JACKSON, Miss. (WJTV) – COVID-19 has been overwhelming for many– particularly students.
“I feel like a lot of us, we just miss you know, being a regular high schooler. Having activities such as pep rallies and just conversating with our friends and having those one on one times with our teachers,” Essence Baker, 11th grader at Germantown High School.
She’s going to class in-person, but it’s not the same as it was before the pandemic.
“It is a little harder with the mask. Teachers are having to repeat things and some teachers have these bubbles around their desk when they’re trying to be cautious so we can’t hear them as well and have to repeat a lot of our questions,” said Essence.
Teachers had to adapt as well. Prior to the pandemic, virtual learning wasn’t a thing. Now it’s common. Taylor Hilderbrand teaches English, he said it was a learning experience.
“It was all new so the district pulled us in, created virtual teams.” butt with “We were trained with Microsoft teams so there was a lot of work behind the scenes to help us prepare for it,” said Taylor.
When COVID-19 first hit, districts nationwide went virtual, Madison County Schools said it had to act quickly.
“We made the decision to move to virtual following spring break last year.”
For some, learning at home wasn’t easy.
“Being home I feel had more distractions because I’m a person who loves being in the classroom with my teacher. Being able to ask questions hands on. But with virtual I have to go through email and wait for them to reply back,” said Essence.

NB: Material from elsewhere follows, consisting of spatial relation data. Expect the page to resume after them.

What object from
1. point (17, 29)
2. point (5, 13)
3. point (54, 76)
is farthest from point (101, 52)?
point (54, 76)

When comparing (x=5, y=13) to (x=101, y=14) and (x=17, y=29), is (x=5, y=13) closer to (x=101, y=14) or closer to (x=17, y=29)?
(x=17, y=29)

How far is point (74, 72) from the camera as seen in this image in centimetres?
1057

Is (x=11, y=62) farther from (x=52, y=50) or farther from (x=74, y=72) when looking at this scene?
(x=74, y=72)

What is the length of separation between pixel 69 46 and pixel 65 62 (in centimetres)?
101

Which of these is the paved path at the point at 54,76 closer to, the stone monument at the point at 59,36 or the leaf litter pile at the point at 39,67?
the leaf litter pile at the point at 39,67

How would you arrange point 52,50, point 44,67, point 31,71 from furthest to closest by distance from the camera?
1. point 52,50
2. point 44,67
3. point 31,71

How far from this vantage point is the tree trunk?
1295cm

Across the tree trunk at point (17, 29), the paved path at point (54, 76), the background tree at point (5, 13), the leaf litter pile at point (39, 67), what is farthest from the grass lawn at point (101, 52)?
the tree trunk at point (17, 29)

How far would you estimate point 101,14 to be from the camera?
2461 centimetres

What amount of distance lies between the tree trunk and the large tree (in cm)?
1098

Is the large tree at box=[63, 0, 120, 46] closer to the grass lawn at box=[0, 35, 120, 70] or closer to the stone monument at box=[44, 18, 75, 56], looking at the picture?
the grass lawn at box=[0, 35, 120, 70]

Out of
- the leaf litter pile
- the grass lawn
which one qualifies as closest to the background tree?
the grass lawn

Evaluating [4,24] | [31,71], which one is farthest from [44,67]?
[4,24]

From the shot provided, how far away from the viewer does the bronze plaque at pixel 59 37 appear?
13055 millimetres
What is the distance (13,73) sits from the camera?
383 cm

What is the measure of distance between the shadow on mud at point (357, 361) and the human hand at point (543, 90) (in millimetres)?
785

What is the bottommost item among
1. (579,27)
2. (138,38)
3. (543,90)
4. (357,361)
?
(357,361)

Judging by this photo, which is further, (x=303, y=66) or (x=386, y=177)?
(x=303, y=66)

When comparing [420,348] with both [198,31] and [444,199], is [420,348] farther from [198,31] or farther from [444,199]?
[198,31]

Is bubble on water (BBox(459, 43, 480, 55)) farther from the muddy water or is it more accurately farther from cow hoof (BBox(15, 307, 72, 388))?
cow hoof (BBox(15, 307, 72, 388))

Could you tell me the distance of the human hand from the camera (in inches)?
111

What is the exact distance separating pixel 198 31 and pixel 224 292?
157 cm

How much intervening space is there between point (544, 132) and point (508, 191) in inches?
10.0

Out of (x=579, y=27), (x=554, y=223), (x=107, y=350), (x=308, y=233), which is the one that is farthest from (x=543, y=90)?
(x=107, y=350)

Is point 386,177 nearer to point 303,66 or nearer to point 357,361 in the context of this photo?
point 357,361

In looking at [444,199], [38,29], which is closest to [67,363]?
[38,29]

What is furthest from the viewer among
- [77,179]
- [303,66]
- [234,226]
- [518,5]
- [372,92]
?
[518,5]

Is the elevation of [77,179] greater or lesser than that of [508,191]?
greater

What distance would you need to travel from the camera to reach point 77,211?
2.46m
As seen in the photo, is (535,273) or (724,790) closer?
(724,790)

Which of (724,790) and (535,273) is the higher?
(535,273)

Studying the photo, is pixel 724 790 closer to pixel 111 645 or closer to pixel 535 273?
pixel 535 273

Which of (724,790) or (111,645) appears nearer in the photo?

Essence Baker said she was thrilled to go back this past fall, no matter the restrictions.
“Even with my mask i am happy to be here. Our school has taken every precaution to make sure we are safe.”
The student teachers and staff with Madison County School are all optimistic about the future. They are also proud of how the school has been able to adapt with COVID.
Virtual learning is commonplace during the pandemic and it likely won’t be going away even when the pandemic is over.
A survey done by the Rand Corporation found that 20 percent of districts and charter schools planned to keep remote learning options after the pandemic. Remote learning is an option for school districts when students can’t attend in because of the weather so the days of the snow day may be numbered as well.